I know we haven’t talked in a while…I have to admit that I was shocked by the news, but you look so happy, was the first sentence of the e-mail, enough to make June shed a thick melancholy tear. It turned out that Adrianna had been married for four years, had a two-year-old daughter and had been hired by the New York branch of Deutsch Bank.  She’d be moving to Manhattan in less than a month. Another tear, but of happiness now, ran down June’s cheek as she wrote her reply.

Receiving one from Michael, her high-school sweet-heart, seemed like a really bad joke considering he had practically avoided acknowledging she ever existed since they’d broken up, but the content sounded pretty much like Michael.  

Saw the news. Surreal. Glad to hear you’re OK.

As brief as it was, the small gesture was somewhat moving in the end, it must have taken him quite a lot of effort. Nevertheless, she replied as plainly.

Winston seemed to be pretending nothing had happened since the last time they saw each other, when he stormed out of her house after acting like a complete asshole.

You crazy girl! Do I have to read the newspapers to find out what you’re up to? I still have the same phone number! I’m flying to NY next week, let me take you out to dinner.
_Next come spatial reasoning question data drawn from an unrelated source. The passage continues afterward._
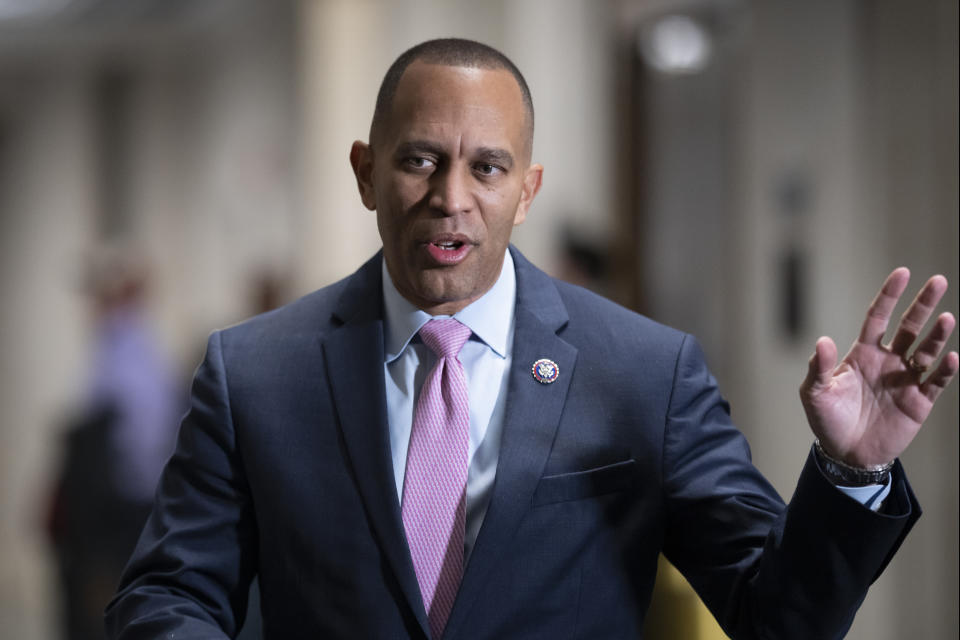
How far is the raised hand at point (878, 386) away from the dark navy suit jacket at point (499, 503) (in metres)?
0.15

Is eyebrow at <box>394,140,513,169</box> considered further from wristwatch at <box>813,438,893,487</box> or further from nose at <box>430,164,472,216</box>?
wristwatch at <box>813,438,893,487</box>

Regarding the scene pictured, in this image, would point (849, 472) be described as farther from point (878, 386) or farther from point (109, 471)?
point (109, 471)

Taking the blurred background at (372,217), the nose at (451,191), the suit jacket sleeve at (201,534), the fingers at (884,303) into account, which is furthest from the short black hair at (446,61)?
the blurred background at (372,217)

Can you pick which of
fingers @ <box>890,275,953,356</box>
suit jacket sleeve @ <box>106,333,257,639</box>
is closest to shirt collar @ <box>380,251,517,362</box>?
suit jacket sleeve @ <box>106,333,257,639</box>

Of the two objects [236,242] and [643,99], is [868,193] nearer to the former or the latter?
[643,99]

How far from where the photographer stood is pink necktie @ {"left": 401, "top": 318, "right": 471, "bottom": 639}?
140 centimetres

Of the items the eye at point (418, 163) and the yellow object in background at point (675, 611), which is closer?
the eye at point (418, 163)

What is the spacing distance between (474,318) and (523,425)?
178 millimetres

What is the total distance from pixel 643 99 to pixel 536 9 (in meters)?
0.97

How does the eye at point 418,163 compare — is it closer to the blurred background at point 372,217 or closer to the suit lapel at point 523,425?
the suit lapel at point 523,425

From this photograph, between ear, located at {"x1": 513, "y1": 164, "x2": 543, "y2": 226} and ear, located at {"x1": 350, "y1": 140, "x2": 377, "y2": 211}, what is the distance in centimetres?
21

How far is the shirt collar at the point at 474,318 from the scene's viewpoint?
151 centimetres

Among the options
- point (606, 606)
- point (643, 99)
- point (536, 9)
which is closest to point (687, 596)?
point (606, 606)

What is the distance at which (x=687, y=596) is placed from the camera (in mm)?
1581
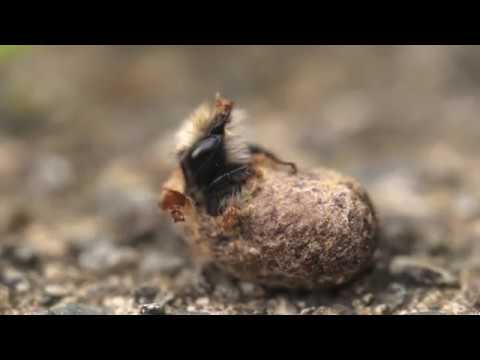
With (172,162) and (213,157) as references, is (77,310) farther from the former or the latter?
(213,157)

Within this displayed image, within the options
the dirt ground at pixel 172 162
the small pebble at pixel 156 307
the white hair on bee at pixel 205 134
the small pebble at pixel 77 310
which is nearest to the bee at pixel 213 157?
the white hair on bee at pixel 205 134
She rolled her eyes, she didn’t have space in her mind to deal with it right now, and it was time to check up on Lipeng and his family, who were staying at a hotel in Greenwich Village. In his voice she could hear the bitterness that arises when someone leaves a place that is specially cherished to them but that can no longer be so. Even before hanging up the phone, June already knew what she had to do: they had nothing, and she had everything, even more than she could ask for. And it was not only them, June also thought about how many others might be in the same situation as Lipeng had been, afraid or unable to talk or leave the country. There were also those who did risk it and made it to the other side alive, only to live the life of a poor refugee, an outcast, with no chance to offer their families the better, brighter future they had envisioned.

When she finished the rather lengthy conversation with her lawyer, she could barely hold back her excitement: it would be her Christmas present to the family, and the least she felt she could do after all Lipeng had taught her, after all he’d made her see through his words and his ideas. Yes, it was the right thing to do.

She was completely absorbed in going through the rest of her messages when Celia knocked on the desk door, well past 1 p.m., to offer her lunch. June's appetite was still playing hide-and-seek, but she was able to power through the chicken salad and stuffed mushrooms.

At 5.34 p.m., she headed for the door.

“Are you sure you can walk Ms. June?”, asked Celia as June passed by the kitchen door with a grimace of pain on her face that silently answered the question. June accepted the curly-haired woman’s help all the way to the end of the hall.

Propped against the dark-wooden door of the reception’s wardrobe was what looked like a white, organic-looking cane. It was wider on the bottom, with a thin, elegant body and became wider again at the top transforming into a sort of stylized white petal that apparently embraced the wrist while the handle was shaped like the elegant bud of an abstract white flower. She took it with one hand and undid the red bow tied around the base of the “petal” before reading the note attached to it. To use ONLY until you reach the sidewalk. Call a cab.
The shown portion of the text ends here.